Das Militär und das Ende der Demokratie
In den vergangen zehn Jahren hat die deutsche Politik ein vollkommen neues Sicherheitsverständnis etabliert. Sie definierte den Begriff der Landesverteidigung um und schuf die Voraussetzungen für eine weitreichende Veränderung der gesamten Sicherheitsarchitektur. Auf diese Weise bereitete sie systematisch Einsatzmöglichkeiten der Bundeswehr im Landesinneren vor.
Begründet wurde dieser Wandel immer wieder mit den Anschlägen islamistischer Terroristen in westlichen Ländern. „Die Trennung von innerer und äußerer Sicherheit ist von gestern“, sagte Bundeskanzlerin Angela Merkel im Jahr 2007. „Nur wenn wir dieses neue Denken auch wirklich anwenden, bleiben Freiheit und Sicherheit angesichts dieser neuen Bedrohung in einer ausgewogenen Balance.“ Und der damalige Innenminister Wolfgang Schäuble schrieb im „Tagesspiegel“: „Vielfältige und unberechenbare Drohungen nichtstaatlicher Akteure fordern das staatliche Gewaltmonopol heraus. Ob völkerrechtlicher Angriff oder innerstaatliches Verbrechen, ob Kombattant oder Krimineller, ob Krieg oder Frieden: Die überkommenen Begriffe verlieren ihre Trennschärfe und damit ihre Relevanz. Der neue Terrorismus lässt die traditionelle Grenze zwischen innerer und äußerer Sicherheit verschwimmen.”
Seither wurde nicht nur trotz ernst zu nehmender verfassungsrechtlicher Bedenken die Arbeit von Geheimdiensten und Polizei im Berliner Antiterrorzentrum zusammengeführt, inzwischen gibt es auch einen zuvor nicht gekannten zivil-militärischen Bevölkerungsschutz. Dabei agiert die Bundeswehr nicht mehr nur wie früher isoliert in Kasernen und auf Truppenübungsplätzen, sondern sitzt mit ihren Verbindungskommandos auch unmittelbar in den zivilen Einrichtungen des Staates wie etwa den Kreisverwaltungen.

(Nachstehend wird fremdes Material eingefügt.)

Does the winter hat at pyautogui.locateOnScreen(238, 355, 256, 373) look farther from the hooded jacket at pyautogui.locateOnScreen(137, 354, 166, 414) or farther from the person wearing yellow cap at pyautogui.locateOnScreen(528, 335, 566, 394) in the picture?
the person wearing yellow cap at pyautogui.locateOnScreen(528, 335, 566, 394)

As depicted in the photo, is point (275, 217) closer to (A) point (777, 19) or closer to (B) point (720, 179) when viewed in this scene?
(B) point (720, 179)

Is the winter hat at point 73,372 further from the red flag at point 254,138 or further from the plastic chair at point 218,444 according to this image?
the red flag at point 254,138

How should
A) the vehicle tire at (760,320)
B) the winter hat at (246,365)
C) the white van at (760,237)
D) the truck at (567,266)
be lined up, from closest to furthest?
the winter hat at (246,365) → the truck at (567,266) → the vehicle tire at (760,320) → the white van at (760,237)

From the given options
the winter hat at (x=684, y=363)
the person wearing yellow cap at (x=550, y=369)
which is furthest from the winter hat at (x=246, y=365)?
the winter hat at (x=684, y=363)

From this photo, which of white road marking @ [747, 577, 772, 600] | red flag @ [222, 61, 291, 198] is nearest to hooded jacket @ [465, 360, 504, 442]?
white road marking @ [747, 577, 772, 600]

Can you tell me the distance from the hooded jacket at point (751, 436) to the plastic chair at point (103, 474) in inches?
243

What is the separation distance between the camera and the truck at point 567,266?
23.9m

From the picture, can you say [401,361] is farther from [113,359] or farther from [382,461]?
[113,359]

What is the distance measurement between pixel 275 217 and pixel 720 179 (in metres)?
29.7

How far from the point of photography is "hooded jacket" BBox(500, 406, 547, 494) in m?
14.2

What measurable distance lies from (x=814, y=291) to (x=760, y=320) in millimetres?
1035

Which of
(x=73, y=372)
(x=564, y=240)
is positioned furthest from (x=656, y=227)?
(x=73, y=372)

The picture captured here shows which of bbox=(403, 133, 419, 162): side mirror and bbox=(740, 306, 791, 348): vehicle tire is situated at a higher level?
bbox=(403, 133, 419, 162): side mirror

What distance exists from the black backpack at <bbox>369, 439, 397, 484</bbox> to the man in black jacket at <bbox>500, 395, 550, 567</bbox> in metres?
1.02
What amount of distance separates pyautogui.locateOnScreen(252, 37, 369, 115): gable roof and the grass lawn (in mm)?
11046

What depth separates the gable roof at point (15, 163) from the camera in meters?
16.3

Und nun erteilte das Verfassungsgericht in seinem Beschluss vom 17. August der Bundeswehr bei Inlandseinsätzen wie Naturkatastrophen und „besonders schweren Unglücksfällen“ sogar die Erlaubnis zum Gebrauch von Kriegswaffen.
Einzig der Verfassungsrichter Reinhard Gaier stellte sich in einem Sondervotum gegen seine Kollegen. Das Gericht habe seine Befugnisse weit überschritten, da der Beschluss die Wirkung einer Verfassungsänderung habe, schrieb er. Wer die Trennung von Militär und Polizei aufheben wolle, müsse das Grundgesetz ändern. Das jedoch sei trotz politischer Bemühungen nicht gelungen.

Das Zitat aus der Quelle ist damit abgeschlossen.